* WRITTEN REQUEST *
Repeat every one of the entries below word for word, keeping each line, number, and punctuation mark unchanged.
·····
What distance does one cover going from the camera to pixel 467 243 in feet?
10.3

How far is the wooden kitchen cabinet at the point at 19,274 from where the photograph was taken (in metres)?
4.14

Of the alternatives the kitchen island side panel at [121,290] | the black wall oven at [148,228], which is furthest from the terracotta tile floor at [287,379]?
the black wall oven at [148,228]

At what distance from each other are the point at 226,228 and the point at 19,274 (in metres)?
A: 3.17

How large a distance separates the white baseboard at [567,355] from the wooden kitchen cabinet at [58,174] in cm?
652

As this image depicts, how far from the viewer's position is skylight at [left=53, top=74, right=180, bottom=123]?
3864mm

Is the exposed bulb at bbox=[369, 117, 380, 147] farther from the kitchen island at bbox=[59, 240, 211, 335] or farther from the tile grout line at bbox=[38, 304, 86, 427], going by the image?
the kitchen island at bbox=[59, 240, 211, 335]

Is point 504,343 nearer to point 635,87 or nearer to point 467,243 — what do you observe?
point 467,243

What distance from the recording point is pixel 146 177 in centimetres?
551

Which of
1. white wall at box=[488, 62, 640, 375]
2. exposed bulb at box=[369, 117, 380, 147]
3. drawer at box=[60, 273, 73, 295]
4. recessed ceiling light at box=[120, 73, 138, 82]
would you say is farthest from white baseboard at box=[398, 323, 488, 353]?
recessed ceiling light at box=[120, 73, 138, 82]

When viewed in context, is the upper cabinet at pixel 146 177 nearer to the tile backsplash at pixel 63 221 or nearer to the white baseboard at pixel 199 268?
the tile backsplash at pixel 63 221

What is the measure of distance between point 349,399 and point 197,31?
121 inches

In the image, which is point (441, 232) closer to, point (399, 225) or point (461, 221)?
·····
* THE RESPONSE *
What distance does one cover going from the camera to pixel 467 243 in feet?
10.3

How far is the wooden kitchen cabinet at the point at 19,274 from where the photograph was taken (in metres)?
4.14

Of the alternatives the kitchen island side panel at [121,290] | the black wall oven at [148,228], which is furthest from the terracotta tile floor at [287,379]?
the black wall oven at [148,228]

At what distance from each other are the point at 226,228 and the point at 19,274 (in metres)?
A: 3.17

How large a distance separates the white baseboard at [567,355] from the wooden kitchen cabinet at [58,174] in cm?
652

As this image depicts, how far from the viewer's position is skylight at [left=53, top=74, right=180, bottom=123]?
3864mm

Is the exposed bulb at bbox=[369, 117, 380, 147] farther from the kitchen island at bbox=[59, 240, 211, 335] or farther from the tile grout line at bbox=[38, 304, 86, 427], going by the image?
the kitchen island at bbox=[59, 240, 211, 335]

Is point 504,343 nearer to point 635,87 or nearer to point 467,243 — what do you observe?
point 467,243

What distance from the recording point is pixel 146 177 in centimetres?
551

Which of
1. white wall at box=[488, 62, 640, 375]
2. exposed bulb at box=[369, 117, 380, 147]
3. drawer at box=[60, 273, 73, 295]
4. recessed ceiling light at box=[120, 73, 138, 82]
would you say is farthest from white baseboard at box=[398, 323, 488, 353]?
recessed ceiling light at box=[120, 73, 138, 82]

When viewed in context, is the upper cabinet at pixel 146 177 nearer to the tile backsplash at pixel 63 221 or nearer to the white baseboard at pixel 199 268?
the tile backsplash at pixel 63 221

What is the measure of distance between point 349,399 and point 197,31?
121 inches

In the image, which is point (441, 232) closer to, point (399, 225) or point (461, 221)?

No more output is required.